Courier Fetch: 33 of 893 shards failed

Hello,

I'm running a small ElasticSearch cluster (2 data nodes, 1 master node with no data) in which I inject logs with Logstash. I use Kibana 4.0.1.
I got daily indexes with 3 shards and 1 replica.

All was fine until yesterday when I changed an ElasticSearch parameter. I changed index.merge.scheduler.max_thread_count: 1, after having read https://www.elastic.co/guide/en/elasticsearch/guide/current/indexing-performance.html and because my servers use spinning hard disks.

I changed this parameter on my 3 servers and since, Kibana reports the error "Courier Fetch: 33 of 893 shards failed." when I want to see recent logs.

My problem is: I got no errors on my elasticsearch logs so I don't know which indexes fails and can't try to repair them.

Anybody knows how to solve this problem, or how to find which indexes are failing?

Thanks

(by the way, I removed this new parameter on ES since I got this problem)

It means that some of your shards are not available.

Take a look at things like the _cat/allocation, _cat/shards and _cat/recovery APIs to see what is happening.

Thanks, _cat/allocation does not seems to reveal any interesting information.
_cat/shards lists all my indexes and its shards indicating if it's a primary or a replica, thay are all at state STARTED.

Looking at _cat/recovery it seems that some shards are in the middle of a 'transit' between two nodes. (as indicated at https://www.elastic.co/guide/en/elasticsearch/reference/1.4/cat-recovery.html as I'm running 1.4).
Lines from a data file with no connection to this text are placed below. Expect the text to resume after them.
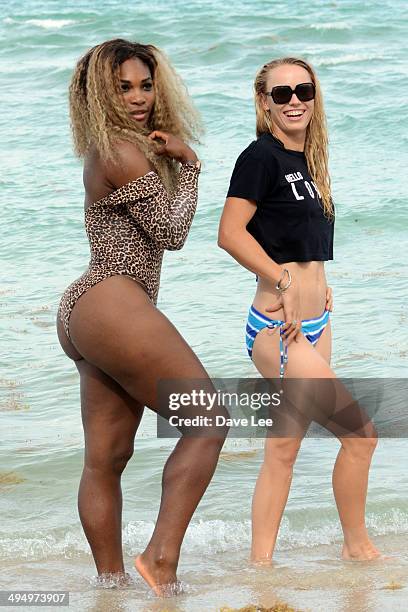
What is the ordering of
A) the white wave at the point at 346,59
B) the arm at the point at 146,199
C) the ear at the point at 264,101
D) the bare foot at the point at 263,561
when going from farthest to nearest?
1. the white wave at the point at 346,59
2. the bare foot at the point at 263,561
3. the ear at the point at 264,101
4. the arm at the point at 146,199

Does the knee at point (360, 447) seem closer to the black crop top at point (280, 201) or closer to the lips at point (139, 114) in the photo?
the black crop top at point (280, 201)

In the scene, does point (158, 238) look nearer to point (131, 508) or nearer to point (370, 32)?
point (131, 508)

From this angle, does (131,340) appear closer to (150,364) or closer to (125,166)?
(150,364)

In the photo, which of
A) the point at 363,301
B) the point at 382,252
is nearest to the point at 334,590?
the point at 363,301

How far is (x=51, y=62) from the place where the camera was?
21219mm

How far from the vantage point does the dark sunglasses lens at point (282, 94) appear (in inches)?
168

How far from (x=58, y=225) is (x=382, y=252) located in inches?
136

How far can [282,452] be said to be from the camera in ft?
14.2

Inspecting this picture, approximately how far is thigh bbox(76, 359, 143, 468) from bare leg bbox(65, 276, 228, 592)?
0.11 m

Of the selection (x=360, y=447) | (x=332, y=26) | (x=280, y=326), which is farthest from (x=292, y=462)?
(x=332, y=26)

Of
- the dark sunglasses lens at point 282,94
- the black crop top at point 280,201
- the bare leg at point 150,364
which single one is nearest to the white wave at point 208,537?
Answer: the bare leg at point 150,364

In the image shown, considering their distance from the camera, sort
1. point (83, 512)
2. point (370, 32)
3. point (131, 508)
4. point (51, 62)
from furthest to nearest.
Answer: point (370, 32) < point (51, 62) < point (131, 508) < point (83, 512)

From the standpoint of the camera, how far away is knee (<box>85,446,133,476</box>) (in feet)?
13.3

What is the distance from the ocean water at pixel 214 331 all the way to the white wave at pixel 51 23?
3.87 m
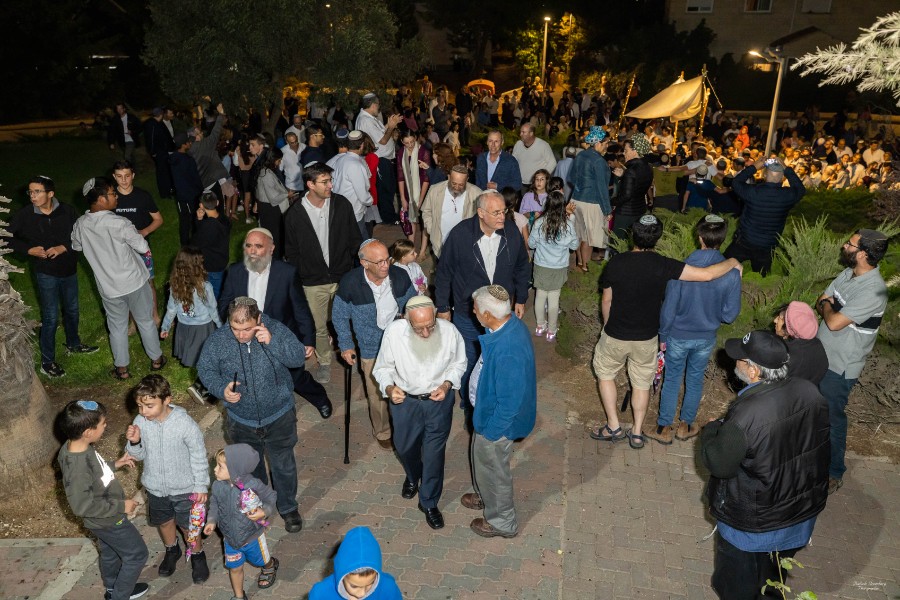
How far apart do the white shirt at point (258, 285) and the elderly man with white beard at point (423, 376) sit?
4.75ft

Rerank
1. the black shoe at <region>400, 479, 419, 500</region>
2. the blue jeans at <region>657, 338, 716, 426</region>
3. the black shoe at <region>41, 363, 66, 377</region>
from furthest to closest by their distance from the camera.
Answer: the black shoe at <region>41, 363, 66, 377</region> → the blue jeans at <region>657, 338, 716, 426</region> → the black shoe at <region>400, 479, 419, 500</region>

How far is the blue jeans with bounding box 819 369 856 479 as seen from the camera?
562 cm

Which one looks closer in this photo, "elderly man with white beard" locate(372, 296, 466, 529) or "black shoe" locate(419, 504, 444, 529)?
"elderly man with white beard" locate(372, 296, 466, 529)

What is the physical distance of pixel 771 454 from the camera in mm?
4074

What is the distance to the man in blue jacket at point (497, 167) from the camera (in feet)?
30.7

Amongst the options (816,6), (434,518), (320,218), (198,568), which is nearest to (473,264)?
(320,218)

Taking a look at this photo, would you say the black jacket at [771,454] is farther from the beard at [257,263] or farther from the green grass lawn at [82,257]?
the green grass lawn at [82,257]

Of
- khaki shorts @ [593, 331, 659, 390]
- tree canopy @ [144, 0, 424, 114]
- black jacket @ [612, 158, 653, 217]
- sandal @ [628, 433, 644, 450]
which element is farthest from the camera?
tree canopy @ [144, 0, 424, 114]

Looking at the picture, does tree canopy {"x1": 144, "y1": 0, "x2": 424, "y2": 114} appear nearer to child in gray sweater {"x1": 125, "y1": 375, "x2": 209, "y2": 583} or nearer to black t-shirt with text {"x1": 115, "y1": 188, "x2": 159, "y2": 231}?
black t-shirt with text {"x1": 115, "y1": 188, "x2": 159, "y2": 231}

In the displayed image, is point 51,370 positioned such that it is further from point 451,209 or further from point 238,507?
point 451,209

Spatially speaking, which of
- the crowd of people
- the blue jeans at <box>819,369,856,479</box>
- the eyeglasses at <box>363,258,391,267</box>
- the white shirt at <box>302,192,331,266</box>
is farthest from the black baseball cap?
the white shirt at <box>302,192,331,266</box>

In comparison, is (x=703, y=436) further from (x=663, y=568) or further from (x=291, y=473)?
(x=291, y=473)

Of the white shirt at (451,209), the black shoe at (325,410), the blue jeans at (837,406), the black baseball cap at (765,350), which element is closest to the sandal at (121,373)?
the black shoe at (325,410)

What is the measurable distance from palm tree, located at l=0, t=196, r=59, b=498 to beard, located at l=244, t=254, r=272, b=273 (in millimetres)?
1841
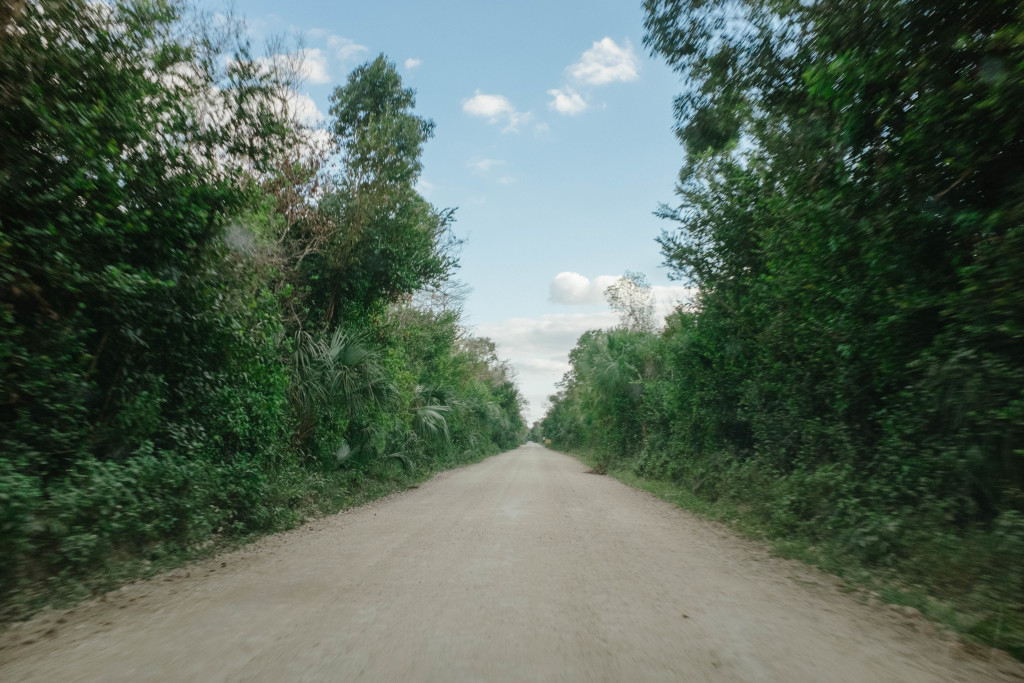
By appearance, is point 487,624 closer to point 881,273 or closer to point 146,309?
point 146,309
It looks like

index-2015.03.09 2     6154  replica done  <data1> <data2> n/a        n/a      194   0.5%          271085265  0.0%

Percent values are often 0 or 100% but some got 25.0% or 0.5%, 0.9%.

I'll try to find how to repair this.

Ok it could be something else, take a look in your ES logs as well.

They don't reveal anything interesting. I got the same errors in the past and they were always information in ES logs but it's not the case this time.

Moreover the Kopf plugin indicates a green cluster and looking at _cluster/health or _cluster/health?level=indices indicated all indices are green, no red or yellow indication.

I had a problem with my /var partition which resulted in no ES logs... After solving this problem, I found the errors in the logs about ParseFailure. I tried to repair the Lucene indexes with the correct java command but without success ('No problems were detected with this index.'). I finally decided to close/delete those indices (they were old and not needed anymore).